The track is dropped from the disc due to the lukewarm response from the audience and is included as a bonus track only, risking not ending up there either. Dark, frantic, deep and complex trap beat by Luger, West and Mike Dean, both West and Jay spit bars in a focused and energetic way, but the beat sucks too much and ends up drowning out the rap of the two, playing over it. There's an interesting opera-gospel bridge on the hook that is clearly inspired by Queen. Track too ambitious to be adequately appreciated by the general public, who in fact snubs it and convinces the two to change the direction of the album. Jay-Z wouldn't even want to release it as the first single off the record, however, he has to give in and in the end he was right.
15. "Prime Time"
Beautiful tight and complex rhythm with a good sound, Jay is at home here, while West fits well, it's a good piece.

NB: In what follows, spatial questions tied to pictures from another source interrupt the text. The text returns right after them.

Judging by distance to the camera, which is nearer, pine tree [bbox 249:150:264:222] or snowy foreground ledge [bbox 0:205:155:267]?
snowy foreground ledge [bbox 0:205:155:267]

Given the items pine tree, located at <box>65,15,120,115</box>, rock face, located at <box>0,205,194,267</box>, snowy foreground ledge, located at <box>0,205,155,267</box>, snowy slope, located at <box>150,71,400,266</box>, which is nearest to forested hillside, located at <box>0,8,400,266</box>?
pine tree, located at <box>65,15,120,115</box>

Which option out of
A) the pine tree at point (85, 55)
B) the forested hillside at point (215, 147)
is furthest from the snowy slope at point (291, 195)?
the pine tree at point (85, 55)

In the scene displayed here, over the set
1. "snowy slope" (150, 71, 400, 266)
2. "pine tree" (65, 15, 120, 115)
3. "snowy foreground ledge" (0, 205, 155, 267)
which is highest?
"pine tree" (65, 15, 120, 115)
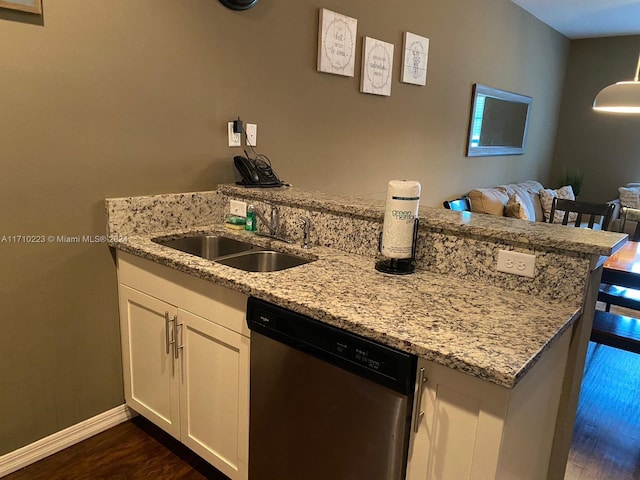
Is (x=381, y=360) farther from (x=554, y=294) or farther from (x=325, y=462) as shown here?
(x=554, y=294)

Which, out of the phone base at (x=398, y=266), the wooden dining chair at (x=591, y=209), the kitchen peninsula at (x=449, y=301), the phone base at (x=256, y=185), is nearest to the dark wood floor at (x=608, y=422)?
the kitchen peninsula at (x=449, y=301)

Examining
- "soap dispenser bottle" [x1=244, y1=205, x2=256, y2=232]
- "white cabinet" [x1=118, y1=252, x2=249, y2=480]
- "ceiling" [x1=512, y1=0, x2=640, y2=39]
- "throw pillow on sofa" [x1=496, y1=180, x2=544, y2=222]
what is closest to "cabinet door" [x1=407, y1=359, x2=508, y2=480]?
"white cabinet" [x1=118, y1=252, x2=249, y2=480]

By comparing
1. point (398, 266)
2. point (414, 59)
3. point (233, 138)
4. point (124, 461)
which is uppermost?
point (414, 59)

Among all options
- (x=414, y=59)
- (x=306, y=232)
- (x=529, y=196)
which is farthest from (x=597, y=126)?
(x=306, y=232)

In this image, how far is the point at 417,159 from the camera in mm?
Answer: 3873

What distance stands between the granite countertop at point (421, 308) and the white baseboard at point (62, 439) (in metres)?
0.88

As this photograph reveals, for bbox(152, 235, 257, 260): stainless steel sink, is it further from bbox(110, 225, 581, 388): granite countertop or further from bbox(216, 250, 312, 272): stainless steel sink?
bbox(110, 225, 581, 388): granite countertop

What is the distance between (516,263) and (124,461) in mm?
1779

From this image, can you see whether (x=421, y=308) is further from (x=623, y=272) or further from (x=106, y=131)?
(x=623, y=272)

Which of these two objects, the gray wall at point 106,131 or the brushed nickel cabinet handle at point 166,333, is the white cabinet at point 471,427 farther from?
the gray wall at point 106,131

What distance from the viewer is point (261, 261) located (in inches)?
84.2

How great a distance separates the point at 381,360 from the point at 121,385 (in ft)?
5.15

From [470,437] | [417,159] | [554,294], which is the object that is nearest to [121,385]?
[470,437]

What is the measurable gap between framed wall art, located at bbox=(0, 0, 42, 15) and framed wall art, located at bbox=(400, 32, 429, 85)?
2387 mm
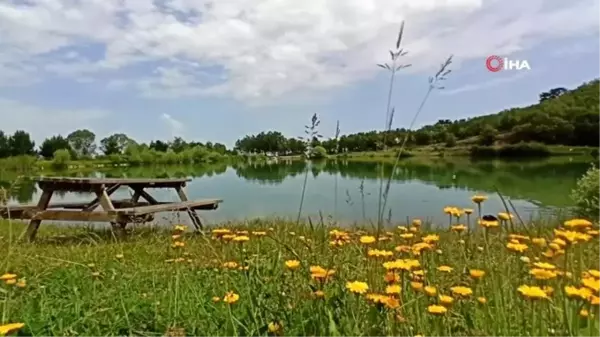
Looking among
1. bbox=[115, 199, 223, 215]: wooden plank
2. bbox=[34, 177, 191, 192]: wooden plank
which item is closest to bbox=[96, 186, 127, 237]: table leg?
bbox=[34, 177, 191, 192]: wooden plank

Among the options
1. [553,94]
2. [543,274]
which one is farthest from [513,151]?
[543,274]

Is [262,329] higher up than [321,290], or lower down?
lower down

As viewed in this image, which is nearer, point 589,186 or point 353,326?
point 353,326

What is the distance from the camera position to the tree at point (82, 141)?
7919 cm

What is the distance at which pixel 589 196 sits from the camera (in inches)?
380

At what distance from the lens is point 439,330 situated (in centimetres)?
119

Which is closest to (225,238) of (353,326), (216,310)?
(216,310)

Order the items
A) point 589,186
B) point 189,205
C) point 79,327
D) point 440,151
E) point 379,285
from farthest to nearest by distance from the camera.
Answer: point 440,151 < point 589,186 < point 189,205 < point 79,327 < point 379,285

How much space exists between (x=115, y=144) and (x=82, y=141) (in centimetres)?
898

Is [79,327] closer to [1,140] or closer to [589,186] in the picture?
[589,186]

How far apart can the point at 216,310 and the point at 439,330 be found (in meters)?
0.89

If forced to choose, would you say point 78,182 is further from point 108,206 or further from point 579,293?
point 579,293

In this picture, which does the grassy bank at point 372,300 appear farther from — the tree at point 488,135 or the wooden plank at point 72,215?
the tree at point 488,135

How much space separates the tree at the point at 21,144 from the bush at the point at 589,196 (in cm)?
6161
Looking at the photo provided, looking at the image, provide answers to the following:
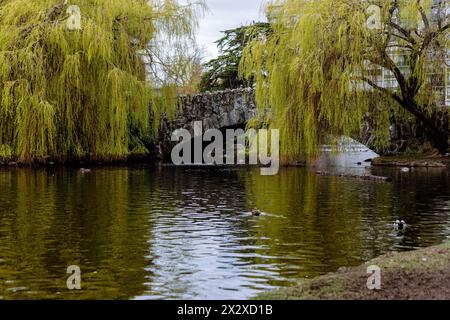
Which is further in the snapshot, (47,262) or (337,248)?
(337,248)

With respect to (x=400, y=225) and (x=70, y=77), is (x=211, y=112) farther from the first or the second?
(x=400, y=225)

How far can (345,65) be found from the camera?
28.8m

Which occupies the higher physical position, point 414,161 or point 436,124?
point 436,124

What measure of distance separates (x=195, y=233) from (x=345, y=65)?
17876 millimetres

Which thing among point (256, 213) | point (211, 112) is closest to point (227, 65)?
point (211, 112)

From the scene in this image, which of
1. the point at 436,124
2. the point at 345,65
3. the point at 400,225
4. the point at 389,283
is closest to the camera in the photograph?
the point at 389,283

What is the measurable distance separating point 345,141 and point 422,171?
3706mm

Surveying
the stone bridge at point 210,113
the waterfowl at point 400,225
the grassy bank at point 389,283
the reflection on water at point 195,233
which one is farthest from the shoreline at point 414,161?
the grassy bank at point 389,283

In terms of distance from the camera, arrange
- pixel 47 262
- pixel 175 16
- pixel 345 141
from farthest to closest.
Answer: pixel 175 16, pixel 345 141, pixel 47 262

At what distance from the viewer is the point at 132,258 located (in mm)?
10320

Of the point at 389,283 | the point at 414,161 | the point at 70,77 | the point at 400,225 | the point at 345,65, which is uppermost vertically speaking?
the point at 345,65

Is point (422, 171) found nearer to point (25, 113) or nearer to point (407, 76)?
point (407, 76)

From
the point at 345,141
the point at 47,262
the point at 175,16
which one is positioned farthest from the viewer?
the point at 175,16
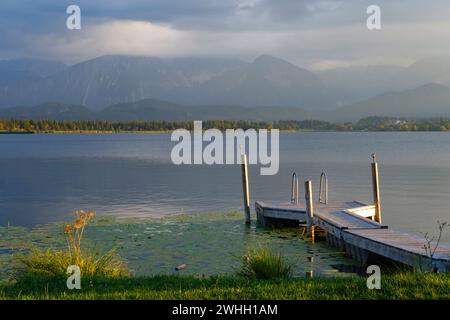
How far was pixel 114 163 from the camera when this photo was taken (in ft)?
234

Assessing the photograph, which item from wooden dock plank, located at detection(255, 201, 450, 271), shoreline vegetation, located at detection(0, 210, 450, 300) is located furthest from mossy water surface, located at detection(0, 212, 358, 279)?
shoreline vegetation, located at detection(0, 210, 450, 300)

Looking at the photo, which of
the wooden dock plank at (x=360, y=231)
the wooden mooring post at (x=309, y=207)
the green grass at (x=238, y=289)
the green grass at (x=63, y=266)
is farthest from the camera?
the wooden mooring post at (x=309, y=207)

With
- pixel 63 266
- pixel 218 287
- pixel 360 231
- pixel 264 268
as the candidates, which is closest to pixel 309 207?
pixel 360 231

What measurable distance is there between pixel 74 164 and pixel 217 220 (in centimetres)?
4710

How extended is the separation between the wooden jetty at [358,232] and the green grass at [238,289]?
3.75 metres

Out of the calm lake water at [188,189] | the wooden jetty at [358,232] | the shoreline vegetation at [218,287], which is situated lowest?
the calm lake water at [188,189]

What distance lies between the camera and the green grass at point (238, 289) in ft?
28.5

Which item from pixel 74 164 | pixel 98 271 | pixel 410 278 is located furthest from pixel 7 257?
pixel 74 164

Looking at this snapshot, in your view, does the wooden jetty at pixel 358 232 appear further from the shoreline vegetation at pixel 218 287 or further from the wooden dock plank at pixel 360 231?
the shoreline vegetation at pixel 218 287

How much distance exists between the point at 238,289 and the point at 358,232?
9639 mm

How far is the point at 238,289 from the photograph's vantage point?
9.14 metres

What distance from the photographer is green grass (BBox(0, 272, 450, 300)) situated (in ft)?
28.5

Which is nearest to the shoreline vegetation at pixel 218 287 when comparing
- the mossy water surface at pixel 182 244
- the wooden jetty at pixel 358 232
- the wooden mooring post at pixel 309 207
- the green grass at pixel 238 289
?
the green grass at pixel 238 289

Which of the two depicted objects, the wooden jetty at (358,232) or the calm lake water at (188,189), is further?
the calm lake water at (188,189)
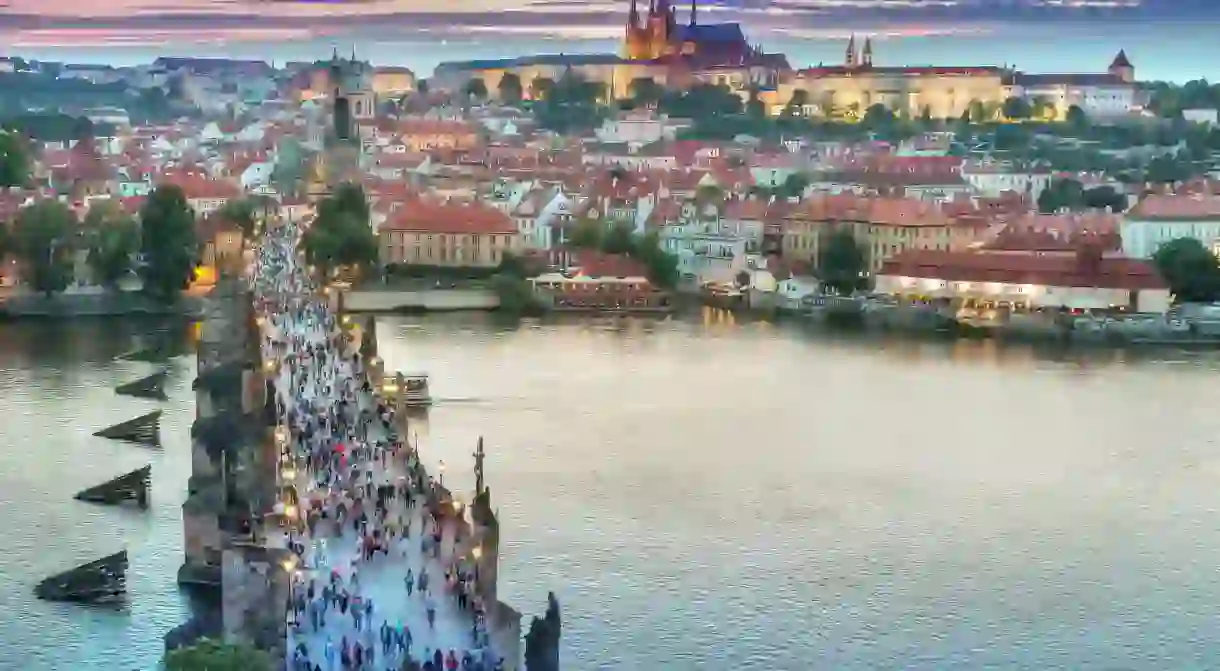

16. "The Joy" (ft. Curtis Mayfield)
Curtis Mayfield is credited on the last bonus track of the Kanye West and Jay-Z collaborative record. Good skeletal funky boom bap from Pete Rock, Kanye West, Lex Luger, Mike Dean and Jeff Bhasker, Mayfield and Syl Johnson samples from his most sampled track ever, light soul hook.
Final Thoughts
Released by Roc-A-Fella Records, Roc Nation and Def Jam Recordings, Jay-Z and Kanye West's respective record labels, the album is distributed by Universal. First in USA — twelfth in a row for Shawn Carter, fifth in a row for West —, Canada, Norway, Switzerland, and in the urban charts of Australia and the UK, it's one of the best-selling albums of the year and of the decade in its homeland, collecting platinum on three continents. The record achieves critical acclaim with generally positive but rarely laudatory reviews, and is approved by the record industry, which awards him a Grammy 2011 with "Otis" winning Best Rap Performance — with this success, West becomes the rapper with the most wins in the history of the Grammys, and the boy is still complaining about not winning the prizes organized by his neighborhood — losing Best Rap Song to Kanye West's "All of the Lights" from the 2010 album, and at the 2012 Grammys with "Niggas in Paris" winning Best Rap Song and Best Rap Performance and "No Church in the Wild" winning Best Rap/Sung Collaboration.
The album was nominated for Best Rap Album at the 2011 Grammys, losing to Kanye's solo album. Seven singles are released, all of which have their own music video and are highly to modestly commercially successful: notably "Niggas in Paris" returns Jay-Z to the number one rnb singles spot after two years, and West after six, while "Lift Off" and "Because I Love You" are the third and fourth singles respectively from an album by Kanye West not to enter the American charts, as well as being the first singles from a Jay-Z album not to enter the US charts since 2000. The promotional tour undertaken by the two rappers became the highest-grossing hip-hop concert tour in history.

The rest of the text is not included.